1) Given an array of integers (negative and positive) - what is the most efficient algorithm to return the max consecutive sum.
a) I thought to solve this with Dynamic Programing, but complexity is O(n^2). Is there another way?
b) What if we were given a infinite input of integers. Is there a way to output the current max consecutive sum? I guess not.
2) Given: an array of segments[start,end] (can elapse) ordered ascending by start point,
and a point.
What is the most efficient algorithm to return a segment that contains this point?/all segments that contain this point?
I thought to use binarySearch to hit the first segment that starts before this point the than trying to traverse right and left.
Any other idea ?
For 1) There is an algorithm that's working in O(n)
For 2) I think your approach is not bad (as long as you can't assume ordering w.r.t. ending points)

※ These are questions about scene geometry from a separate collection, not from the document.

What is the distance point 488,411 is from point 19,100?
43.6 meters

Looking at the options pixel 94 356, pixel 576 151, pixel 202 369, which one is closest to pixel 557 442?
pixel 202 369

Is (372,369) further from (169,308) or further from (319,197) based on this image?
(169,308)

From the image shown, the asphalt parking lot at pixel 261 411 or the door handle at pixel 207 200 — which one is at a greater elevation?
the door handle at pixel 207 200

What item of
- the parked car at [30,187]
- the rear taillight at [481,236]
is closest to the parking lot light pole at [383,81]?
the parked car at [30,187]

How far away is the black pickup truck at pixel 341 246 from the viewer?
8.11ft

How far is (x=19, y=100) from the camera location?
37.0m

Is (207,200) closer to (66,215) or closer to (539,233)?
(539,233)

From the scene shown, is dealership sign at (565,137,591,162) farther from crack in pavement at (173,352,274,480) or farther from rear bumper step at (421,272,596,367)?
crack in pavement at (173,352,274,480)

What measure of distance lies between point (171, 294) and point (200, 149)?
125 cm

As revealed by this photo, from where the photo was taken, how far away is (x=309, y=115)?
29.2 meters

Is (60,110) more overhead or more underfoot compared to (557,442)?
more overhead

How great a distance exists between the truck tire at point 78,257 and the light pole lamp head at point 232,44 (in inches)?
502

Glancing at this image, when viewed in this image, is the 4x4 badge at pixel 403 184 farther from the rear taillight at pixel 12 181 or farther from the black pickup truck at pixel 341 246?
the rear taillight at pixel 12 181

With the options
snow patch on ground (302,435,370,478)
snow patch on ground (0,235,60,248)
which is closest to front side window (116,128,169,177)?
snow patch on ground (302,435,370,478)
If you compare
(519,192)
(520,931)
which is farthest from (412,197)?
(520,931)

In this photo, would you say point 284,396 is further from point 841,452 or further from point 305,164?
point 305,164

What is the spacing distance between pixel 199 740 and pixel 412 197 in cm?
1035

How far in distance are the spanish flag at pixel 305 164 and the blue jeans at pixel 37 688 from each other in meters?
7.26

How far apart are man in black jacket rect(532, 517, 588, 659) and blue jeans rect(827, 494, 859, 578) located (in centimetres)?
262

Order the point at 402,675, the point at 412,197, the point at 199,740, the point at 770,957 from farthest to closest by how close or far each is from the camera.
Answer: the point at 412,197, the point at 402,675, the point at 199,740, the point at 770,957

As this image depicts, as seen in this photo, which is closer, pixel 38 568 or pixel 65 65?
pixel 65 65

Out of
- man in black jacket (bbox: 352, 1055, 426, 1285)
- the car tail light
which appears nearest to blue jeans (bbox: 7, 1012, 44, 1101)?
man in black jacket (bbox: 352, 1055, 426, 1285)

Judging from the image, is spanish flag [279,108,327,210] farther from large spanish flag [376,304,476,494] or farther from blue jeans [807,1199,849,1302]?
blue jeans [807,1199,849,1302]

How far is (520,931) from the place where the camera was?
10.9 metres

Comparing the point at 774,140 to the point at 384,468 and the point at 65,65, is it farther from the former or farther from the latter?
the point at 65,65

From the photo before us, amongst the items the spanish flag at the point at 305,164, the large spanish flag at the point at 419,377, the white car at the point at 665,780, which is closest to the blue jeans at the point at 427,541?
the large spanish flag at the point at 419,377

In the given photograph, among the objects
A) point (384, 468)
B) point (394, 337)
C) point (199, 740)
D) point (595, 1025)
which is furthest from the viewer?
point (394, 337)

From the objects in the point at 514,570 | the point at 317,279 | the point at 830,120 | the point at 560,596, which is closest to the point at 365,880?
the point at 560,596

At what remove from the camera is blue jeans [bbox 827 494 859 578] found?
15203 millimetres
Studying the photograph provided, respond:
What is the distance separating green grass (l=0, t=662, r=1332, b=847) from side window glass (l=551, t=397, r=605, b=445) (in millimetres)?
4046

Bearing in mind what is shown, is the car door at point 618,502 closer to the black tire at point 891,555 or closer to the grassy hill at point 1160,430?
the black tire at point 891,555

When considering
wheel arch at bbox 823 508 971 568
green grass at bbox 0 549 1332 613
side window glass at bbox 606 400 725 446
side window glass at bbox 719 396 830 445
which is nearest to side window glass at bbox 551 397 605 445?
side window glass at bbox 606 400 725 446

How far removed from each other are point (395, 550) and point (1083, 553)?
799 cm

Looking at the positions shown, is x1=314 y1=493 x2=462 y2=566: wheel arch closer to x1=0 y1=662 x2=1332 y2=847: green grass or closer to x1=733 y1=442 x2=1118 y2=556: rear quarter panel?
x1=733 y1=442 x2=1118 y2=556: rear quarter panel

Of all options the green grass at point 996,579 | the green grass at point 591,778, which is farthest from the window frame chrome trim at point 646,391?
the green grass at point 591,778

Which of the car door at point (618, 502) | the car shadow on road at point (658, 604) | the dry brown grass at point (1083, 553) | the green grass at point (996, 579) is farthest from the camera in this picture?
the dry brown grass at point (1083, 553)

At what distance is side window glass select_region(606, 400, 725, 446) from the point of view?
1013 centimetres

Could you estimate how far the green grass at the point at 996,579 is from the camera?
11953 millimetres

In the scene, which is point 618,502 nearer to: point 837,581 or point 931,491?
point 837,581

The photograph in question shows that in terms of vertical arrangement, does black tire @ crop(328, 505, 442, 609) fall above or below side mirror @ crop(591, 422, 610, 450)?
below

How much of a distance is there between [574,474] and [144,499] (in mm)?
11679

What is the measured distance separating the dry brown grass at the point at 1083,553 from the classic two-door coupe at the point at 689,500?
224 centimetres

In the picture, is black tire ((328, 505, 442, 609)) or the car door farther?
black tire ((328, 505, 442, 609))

1) As long as the sum doesn't drop below zero, it's always better to continue with the consecutive summation. So you just pass through the array once (i.e. you have a linear runtime algorithm) from left to right and remember the current consecutive summation and the maximum consecutive summation so far, updating it whenever the current sum gets bigger then the max sum.
So at any point at of the array traversal, you can say what the max sum so far is. Hence you can use this algorithm for an (infinite) input stream, too.
2) Yes, binary search sounds good. But if I understand the question correctly, you can start with the right-most segment (that starts closest to the point) and then just traverse the segments to the left. Of course, the worst case runtime is still linear in the number of segments, but the average should be logarithmic.